> Excerpted passage:
-------
The following key selected test results were achieved:

  • SRS Capacity: In a composite test of different query types, Registry Advantage’s SRS achieved transaction per second results of 202 adds, 776 checks, 726 changes, 724 deletes and 772 info queries.  Under an ‘add storm’ test configuration, 1084 successful checks per second were performed. This translates to a peak capacity of 3.9 million checks per hour in this test cluster of 3 SRS servers.  Additionally, Registry Advantage normally runs six SRS servers per cluster in an 2N configuration, where N=3. This drives the total transactional capacity of the non-degraded cluster even further above the expected peak requirements (approximately double).
  • DNS Capacity: Maximum server capacity of over 18,737 successful DNS queries per second with an average round trip response (excluding network factors) of 1.54 ms.
  • Whois: Achieved a capacity of 272 q/s per server for successful queries, or over 815 q/s for the cluster of three machines, which exceeded expected peak requirements by 132%. Round trip response time under this load was a mere 0.005 ms. 

In addition, this document provides the results of high availability tests of the hardware, database, network and data interconnects.

Purpose

The purpose of this paper is to describe how the Registry Advantage  infrastructure and applications were validated by automated and manual testing.  The definitions and procedures in this document were used for conducting and analyzing the validation process. 

Definitions

Boundary Testing

A boundary test is one that approaches a known limit.  As the limit is approached, behavior is well known.  At the limit, and beyond, behavior may be undefined.  This type of test is designed to ensure that a system behaves normally at least until the known limits are reached.  This is sometimes referred to as "limit testing".
-------
> Data segment:
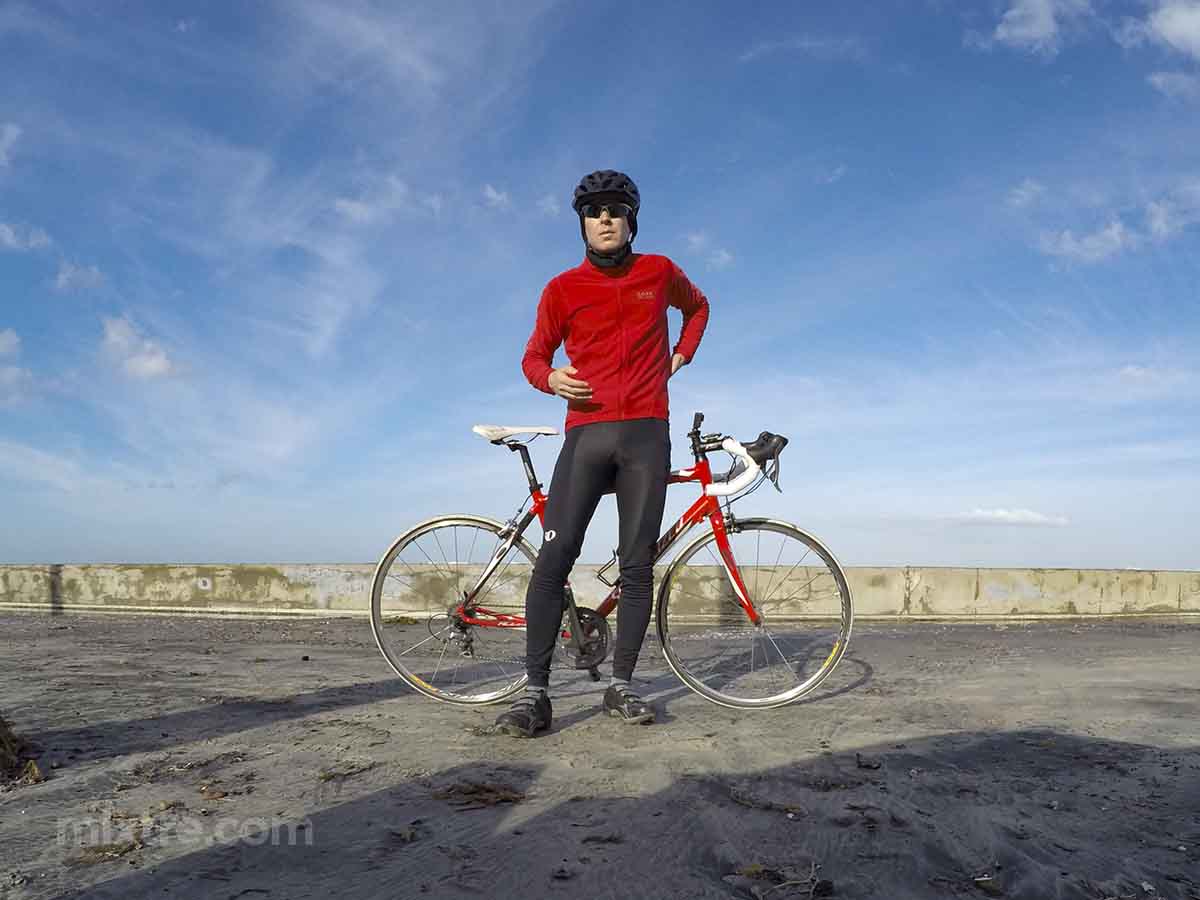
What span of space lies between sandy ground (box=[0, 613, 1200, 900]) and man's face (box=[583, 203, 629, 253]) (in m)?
2.15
-------
> Exercise 1: In the Registry Advantage testing excerpt, what average round trip response time was recorded for DNS queries?
> Exercise 2: Shorten the paragraph of the Registry Advantage testing excerpt that begins "A boundary test is one that approaches a known limit" into a brief list of its main points.
> Exercise 3: Finish out the next part of the Registry Advantage testing excerpt, picking up after its final sentence.
The listing comes from a separate source.

> Expected answer 1: 1.54 ms, excluding network factors.

> Expected answer 2:
- A boundary test approaches a known limit.
- Behavior is well known as the limit is approached, but may be undefined at or beyond it.
- Its aim is to confirm that a system behaves normally at least until the known limits are reached.
- It is also called "limit testing."

> Expected answer 3:
Capacity Testing

A capacity test is one that determines the capacity of a system or service by measuring its ability to process data in terms of total volumes in a given time quantum.  An example of this may be the total number of DNS queries a system can process per second.  Resource sizing is also a possible metric.  For example, the total number of records a database can store.

Compatibility Testing

A compatibility test is one that determines whether or not a system is compatible with another system, an existing implementation of the same system, a published API, or a known protocol.

Fault Testing

This type of testing is used to determine the behavior of a system during a fault condition.  These fault conditions may be intentionally introduced hardware failures (or simulated failures) as well as broken interconnects and inoperable services.

Regression Testing

A regression test is conducted in such a way that all functionality for a system is tested.  This differs from "unit testing" or "modular testing" in which only a specific system module, or set of functionality, is tested.  The significance of regression testing should not be underestimated.  A simple change to a system may pass its unit test, but have side effects on other parts of the system that will only be found with regression testing.  The regression testing conducted by Registry Advantage includes the sum of all individual tests and test cases described in this document.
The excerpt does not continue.